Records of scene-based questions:

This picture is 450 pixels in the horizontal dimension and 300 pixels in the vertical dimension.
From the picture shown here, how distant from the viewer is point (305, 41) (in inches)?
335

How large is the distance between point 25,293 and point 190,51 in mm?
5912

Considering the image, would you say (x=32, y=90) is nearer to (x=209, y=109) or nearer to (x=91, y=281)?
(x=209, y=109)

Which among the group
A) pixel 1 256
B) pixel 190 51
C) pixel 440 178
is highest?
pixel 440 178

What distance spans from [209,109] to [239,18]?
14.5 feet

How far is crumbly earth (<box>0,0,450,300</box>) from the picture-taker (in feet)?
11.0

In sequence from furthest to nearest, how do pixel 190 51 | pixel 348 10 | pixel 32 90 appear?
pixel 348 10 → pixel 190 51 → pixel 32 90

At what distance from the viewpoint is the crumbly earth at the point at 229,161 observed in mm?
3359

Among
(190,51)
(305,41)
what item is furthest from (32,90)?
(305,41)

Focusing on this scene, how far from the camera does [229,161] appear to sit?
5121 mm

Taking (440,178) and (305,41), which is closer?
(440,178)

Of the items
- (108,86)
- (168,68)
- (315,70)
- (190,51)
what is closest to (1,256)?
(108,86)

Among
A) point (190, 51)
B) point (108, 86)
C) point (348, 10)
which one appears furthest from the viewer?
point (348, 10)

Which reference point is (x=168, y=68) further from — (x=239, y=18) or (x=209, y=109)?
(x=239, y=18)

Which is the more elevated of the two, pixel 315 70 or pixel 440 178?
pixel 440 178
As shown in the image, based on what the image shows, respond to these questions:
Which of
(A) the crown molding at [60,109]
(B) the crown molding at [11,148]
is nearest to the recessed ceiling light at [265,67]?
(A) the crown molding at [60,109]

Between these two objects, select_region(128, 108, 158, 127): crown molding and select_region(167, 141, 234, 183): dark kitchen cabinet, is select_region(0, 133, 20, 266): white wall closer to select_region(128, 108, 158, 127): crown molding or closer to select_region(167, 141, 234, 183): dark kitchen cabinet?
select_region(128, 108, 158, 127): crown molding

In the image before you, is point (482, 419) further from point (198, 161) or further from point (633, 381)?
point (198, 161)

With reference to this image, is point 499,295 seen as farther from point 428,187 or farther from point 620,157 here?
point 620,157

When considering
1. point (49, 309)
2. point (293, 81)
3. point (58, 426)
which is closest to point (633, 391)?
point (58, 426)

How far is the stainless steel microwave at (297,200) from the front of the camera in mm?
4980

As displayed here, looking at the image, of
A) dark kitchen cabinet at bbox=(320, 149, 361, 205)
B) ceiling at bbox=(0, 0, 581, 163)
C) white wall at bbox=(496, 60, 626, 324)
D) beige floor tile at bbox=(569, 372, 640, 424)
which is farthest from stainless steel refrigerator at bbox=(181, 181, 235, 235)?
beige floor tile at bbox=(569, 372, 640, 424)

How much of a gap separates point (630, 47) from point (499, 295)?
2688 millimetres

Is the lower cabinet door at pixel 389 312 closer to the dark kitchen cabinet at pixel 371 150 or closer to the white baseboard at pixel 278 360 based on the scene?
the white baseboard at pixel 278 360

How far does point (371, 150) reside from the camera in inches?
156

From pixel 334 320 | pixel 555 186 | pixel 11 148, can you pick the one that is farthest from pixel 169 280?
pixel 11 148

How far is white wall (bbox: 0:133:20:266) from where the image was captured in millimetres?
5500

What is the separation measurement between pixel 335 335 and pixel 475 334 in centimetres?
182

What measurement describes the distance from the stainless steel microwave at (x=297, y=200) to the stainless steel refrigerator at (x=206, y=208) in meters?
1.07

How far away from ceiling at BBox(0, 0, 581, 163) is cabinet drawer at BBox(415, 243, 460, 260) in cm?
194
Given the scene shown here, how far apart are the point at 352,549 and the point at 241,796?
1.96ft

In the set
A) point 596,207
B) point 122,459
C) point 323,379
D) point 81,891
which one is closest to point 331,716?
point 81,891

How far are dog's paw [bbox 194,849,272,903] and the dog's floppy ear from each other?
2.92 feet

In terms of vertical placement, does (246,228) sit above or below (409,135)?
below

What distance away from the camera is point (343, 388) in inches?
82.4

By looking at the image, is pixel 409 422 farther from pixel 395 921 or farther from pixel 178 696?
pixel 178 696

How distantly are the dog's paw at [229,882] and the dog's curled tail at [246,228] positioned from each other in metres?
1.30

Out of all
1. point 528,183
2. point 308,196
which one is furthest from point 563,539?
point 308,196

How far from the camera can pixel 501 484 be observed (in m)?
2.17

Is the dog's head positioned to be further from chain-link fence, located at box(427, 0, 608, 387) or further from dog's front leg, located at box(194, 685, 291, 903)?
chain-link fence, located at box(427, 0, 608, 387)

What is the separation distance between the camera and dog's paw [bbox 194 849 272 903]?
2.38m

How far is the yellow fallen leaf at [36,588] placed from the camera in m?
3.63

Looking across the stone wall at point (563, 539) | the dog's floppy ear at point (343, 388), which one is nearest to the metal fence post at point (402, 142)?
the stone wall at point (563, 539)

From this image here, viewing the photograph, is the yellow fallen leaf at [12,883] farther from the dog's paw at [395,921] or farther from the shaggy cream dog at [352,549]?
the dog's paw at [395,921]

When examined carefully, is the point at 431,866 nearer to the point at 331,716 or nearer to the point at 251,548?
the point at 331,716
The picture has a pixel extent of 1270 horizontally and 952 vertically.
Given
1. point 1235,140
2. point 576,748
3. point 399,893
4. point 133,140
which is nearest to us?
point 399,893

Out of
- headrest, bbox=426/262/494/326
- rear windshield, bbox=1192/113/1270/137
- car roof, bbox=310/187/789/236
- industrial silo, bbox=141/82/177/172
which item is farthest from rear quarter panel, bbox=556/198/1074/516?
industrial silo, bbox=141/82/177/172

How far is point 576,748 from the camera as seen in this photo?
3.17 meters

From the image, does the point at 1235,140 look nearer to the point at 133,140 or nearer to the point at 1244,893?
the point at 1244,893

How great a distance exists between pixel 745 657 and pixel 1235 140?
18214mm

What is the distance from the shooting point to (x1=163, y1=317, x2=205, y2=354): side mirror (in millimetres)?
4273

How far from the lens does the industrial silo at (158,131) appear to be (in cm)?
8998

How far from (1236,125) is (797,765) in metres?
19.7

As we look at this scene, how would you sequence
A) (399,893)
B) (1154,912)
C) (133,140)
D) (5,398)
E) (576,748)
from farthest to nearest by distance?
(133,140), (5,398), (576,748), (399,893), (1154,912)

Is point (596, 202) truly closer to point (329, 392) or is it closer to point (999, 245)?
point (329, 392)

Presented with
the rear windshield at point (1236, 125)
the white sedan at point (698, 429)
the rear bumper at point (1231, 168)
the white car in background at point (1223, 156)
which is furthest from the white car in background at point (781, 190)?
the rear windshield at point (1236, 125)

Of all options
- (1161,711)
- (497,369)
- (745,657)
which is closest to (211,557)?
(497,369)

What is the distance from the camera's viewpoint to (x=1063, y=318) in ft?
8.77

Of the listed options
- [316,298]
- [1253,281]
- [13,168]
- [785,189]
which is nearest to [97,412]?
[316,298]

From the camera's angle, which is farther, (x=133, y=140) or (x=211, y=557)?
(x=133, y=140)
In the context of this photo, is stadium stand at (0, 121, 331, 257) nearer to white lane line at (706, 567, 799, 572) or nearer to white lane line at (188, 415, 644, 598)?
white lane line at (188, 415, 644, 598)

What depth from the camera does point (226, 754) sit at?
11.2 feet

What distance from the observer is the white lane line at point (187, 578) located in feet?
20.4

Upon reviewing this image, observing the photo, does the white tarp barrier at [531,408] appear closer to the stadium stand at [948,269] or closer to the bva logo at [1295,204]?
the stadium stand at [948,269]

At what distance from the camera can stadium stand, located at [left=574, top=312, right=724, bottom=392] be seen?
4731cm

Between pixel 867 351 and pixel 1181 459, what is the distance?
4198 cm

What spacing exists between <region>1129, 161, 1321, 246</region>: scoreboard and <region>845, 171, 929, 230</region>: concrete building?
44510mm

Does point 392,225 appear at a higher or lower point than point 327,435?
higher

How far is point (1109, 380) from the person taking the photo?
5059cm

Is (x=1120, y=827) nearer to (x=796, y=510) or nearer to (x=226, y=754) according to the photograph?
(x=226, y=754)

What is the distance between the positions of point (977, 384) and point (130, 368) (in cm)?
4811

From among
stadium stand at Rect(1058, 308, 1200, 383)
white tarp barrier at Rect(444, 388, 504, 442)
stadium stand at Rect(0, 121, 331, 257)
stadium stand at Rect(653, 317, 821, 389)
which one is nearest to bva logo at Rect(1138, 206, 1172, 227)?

**Goal:**
Reproduce verbatim the rows from the line containing "How far is point (1109, 380)" up to and including the final line of the rows.

**Task output:**
How far is point (1109, 380) from the person taking the photo?
5059cm

Is (x=1120, y=827) nearer to (x=796, y=510) or nearer to (x=226, y=754) according to the photograph?
(x=226, y=754)

What is the distance between the positions of point (977, 384) and point (130, 368) (in cm)?
4811

From among
stadium stand at Rect(1058, 308, 1200, 383)
white tarp barrier at Rect(444, 388, 504, 442)
stadium stand at Rect(0, 121, 331, 257)
stadium stand at Rect(653, 317, 821, 389)
which one is nearest to bva logo at Rect(1138, 206, 1172, 227)?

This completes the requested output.